Feature request: limit file size or skip file Topic is solved

Using PhotoRec to recover lost data
Forum rules
When asking for technical support:
- Search for posts on the same topic before posting a new question.
- Give clear, specific information in the title of your post.
- Include as many details as you can, MOST POSTS WILL GET ONLY ONE OR TWO ANSWERS.
- Post a follow up with a "Thank you" or "This worked!"
- When you learn something, use that knowledge to HELP ANOTHER USER LATER.
Before posting, please read https://www.cgsecurity.org/testdisk.pdf
Message
Author
FransM
Posts: 12
Joined: 19 Dec 2023, 14:24

Re: Feature request: limit file size or skip file

#11 Post by FransM »

Hmm, I spotted a possible issue while reading the code.

In file_riff.c it reads
165 file_size = next_fs;
166 /* align to word boundary */
167 file_size = (file_size&1);

Is this last line correct? I see a bitwise and with 1 here so after this files_size will be 0 or 1
Shouldn't this line read:
file_size = (file_size&~1);
if rounding down is desired or
file_size = ((file_size+1)&~1);
if we want to round up.

(so add 1 if rounding up is desired and instead of anding with 1 and with not 1)

As testing takes 10.5 hr I'd rather get some feedback before actually attempting to make this change.

@cgrenier what is your opinion?

EDIT: after this I figured that I of course set a breakpoint at this line, examine file_size; skip the line, then set file_size to the value obtained just before.
The breakpoint was hit a few times and afterwards it continued and I got an avi file recovered.
Triggered by this I decided to make the change in this code and - lo and behold - recovering continues.

I did notice a small UI issue after recovering though.
The estimated time to completion is very short; see attachment.
I suspect this is due to taking the time from the very first sector to the sector we are and then estimate based on the remaining number of sectors.
However probably we need to take the number of sectors that were read since recovery and calculate based upon that.
Attachments
Screenshot from 2023-12-21 22-51-55.png
Screenshot from 2023-12-21 22-51-55.png (70.47 KiB) Viewed 82022 times

User avatar
cgrenier
Site Admin
Posts: 5432
Joined: 18 Feb 2012, 15:08
Location: Le Perreux Sur Marne, France
Contact:

Re: Feature request: limit file size or skip file

#12 Post by cgrenier »

Thanks for spotting the problem.

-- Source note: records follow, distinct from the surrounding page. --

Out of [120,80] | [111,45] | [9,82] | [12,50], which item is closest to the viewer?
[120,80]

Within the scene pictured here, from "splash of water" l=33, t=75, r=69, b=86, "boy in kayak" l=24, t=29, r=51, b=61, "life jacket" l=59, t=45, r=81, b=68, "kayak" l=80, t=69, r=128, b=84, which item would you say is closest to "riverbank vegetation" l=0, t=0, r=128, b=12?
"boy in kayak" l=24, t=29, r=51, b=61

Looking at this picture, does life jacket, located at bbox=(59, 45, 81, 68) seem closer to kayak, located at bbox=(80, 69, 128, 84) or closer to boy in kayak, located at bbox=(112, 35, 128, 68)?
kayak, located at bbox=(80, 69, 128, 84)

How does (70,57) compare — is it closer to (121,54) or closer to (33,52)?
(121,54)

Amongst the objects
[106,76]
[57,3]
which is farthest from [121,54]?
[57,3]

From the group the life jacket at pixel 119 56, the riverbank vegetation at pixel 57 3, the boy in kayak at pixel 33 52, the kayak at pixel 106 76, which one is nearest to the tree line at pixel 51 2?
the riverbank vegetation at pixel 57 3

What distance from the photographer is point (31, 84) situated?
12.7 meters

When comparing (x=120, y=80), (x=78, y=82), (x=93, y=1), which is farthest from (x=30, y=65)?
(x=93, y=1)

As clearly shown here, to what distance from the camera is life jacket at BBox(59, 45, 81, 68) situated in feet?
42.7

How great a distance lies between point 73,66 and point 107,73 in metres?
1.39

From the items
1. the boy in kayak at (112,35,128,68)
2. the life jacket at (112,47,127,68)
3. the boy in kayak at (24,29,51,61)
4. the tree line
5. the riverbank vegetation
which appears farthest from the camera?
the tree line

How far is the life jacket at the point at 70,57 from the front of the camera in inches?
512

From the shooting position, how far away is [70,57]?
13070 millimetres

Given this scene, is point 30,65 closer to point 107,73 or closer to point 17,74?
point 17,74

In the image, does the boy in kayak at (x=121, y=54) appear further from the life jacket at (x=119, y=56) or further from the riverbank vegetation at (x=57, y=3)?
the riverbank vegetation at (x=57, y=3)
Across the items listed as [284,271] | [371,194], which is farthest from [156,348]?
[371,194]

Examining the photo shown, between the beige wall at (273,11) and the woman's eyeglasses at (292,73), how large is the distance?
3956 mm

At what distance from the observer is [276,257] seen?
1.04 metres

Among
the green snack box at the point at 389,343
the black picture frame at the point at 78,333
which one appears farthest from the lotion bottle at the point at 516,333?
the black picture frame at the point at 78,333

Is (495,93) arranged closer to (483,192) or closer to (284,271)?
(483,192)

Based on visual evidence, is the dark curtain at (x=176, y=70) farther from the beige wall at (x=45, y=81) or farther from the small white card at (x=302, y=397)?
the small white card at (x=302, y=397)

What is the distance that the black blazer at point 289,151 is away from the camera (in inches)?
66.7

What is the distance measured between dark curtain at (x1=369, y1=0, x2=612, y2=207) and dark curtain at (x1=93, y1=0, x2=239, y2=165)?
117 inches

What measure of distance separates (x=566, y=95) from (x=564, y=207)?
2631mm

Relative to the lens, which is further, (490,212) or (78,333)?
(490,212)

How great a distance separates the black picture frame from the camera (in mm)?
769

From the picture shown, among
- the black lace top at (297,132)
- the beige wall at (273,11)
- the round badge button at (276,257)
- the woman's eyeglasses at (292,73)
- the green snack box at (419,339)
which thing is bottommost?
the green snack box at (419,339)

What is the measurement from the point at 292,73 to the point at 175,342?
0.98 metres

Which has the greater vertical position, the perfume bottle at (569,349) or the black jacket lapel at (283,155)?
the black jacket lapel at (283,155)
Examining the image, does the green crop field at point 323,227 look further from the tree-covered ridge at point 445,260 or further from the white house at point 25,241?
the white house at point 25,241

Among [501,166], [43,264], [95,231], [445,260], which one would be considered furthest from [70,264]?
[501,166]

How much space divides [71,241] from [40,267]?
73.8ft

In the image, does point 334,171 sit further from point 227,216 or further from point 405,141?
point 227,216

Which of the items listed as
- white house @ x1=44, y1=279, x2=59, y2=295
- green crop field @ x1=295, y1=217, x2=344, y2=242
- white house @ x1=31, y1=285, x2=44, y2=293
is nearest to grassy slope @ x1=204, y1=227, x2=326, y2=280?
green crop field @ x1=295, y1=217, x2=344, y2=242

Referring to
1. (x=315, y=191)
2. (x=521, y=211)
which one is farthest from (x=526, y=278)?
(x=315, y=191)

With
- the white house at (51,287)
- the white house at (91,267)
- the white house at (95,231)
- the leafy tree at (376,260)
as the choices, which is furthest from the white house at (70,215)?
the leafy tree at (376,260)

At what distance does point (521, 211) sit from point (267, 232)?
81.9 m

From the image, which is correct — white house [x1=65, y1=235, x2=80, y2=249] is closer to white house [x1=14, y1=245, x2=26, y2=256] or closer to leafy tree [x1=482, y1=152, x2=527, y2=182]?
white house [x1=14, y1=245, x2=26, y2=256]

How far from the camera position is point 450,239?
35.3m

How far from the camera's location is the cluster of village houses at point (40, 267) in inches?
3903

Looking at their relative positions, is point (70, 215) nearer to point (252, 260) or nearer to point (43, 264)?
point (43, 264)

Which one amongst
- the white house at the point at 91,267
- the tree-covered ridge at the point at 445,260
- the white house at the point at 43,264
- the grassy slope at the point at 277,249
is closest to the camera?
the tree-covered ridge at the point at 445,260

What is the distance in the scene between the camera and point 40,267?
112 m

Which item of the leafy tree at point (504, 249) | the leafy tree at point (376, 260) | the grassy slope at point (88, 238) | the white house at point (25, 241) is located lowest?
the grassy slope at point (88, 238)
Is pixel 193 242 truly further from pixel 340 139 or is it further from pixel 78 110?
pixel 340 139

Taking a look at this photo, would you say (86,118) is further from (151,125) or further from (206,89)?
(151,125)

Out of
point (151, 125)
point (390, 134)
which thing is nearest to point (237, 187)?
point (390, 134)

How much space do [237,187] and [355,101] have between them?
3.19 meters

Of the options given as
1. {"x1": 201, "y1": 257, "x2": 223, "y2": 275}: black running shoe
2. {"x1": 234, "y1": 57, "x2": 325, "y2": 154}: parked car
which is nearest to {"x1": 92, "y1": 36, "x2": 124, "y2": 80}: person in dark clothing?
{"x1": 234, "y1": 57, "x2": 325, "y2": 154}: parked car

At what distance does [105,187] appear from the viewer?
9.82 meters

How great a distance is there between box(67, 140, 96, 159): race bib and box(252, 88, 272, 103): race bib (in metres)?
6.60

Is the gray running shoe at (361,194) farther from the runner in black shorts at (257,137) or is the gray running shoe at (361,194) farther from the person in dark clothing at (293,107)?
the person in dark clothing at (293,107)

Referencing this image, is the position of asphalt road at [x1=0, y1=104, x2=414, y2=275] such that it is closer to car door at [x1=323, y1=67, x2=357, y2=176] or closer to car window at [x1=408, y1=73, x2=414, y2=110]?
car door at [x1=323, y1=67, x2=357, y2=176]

Can you try the following fix ?

Code: Select all

diff --git a/home/kmaster/src/git/testdisk/src/file_riff.c b/./file_riff.c
index 4bd69e0..3b68d6e 100644
--- a/home/kmaster/src/git/testdisk/src/file_riff.c
+++ b/./file_riff.c
@@ -153,7 +153,7 @@ static void check_riff_list(file_recovery_t *fr, const unsigned int depth, const
 #ifdef DEBUG_RIFF
       log_riff_list(file_size, depth, list_header);
 #endif
-      check_riff_list(fr, depth+1, file_size + sizeof(riff_list_header_t), next_fs-1);
+      check_riff_list(fr, depth+1, file_size + sizeof(riff_list_header_t), next_fs);
     }
     else
     {
@@ -164,7 +164,7 @@ static void check_riff_list(file_recovery_t *fr, const unsigned int depth, const
     }
     file_size = next_fs;
     /* align to word boundary */
-    file_size = (file_size&1);
+     file_size = (file_size+1) & ~(uint64_t)1;
   }
 }
 
@@ -220,7 +220,7 @@ static void file_check_avi(file_recovery_t *fr)
       return;
     }
     /*@ assert calculated_file_size <= PHOTOREC_MAX_FILE_SIZE; */
-    check_riff_list(fr, 1, file_size + sizeof(riff_list_header_t), calculated_file_size - 1);
+    check_riff_list(fr, 1, file_size + sizeof(riff_list_header_t), calculated_file_size);
     if(fr->offset_error > 0)
     {
       fr->file_size=0;

FransM
Posts: 12
Joined: 19 Dec 2023, 14:24

Re: Feature request: limit file size or skip file

#13 Post by FransM »

I already made the middle change yesterday evening.
That one seemed to fix the issue. That is, photorec continued and recovered more files.
The recovery of the disk is still in progress and will probably complete tomorrow early morning.
Once the recovery of this disk is completed I'll try your patch in combination with the saved .ses file from the hanging situation.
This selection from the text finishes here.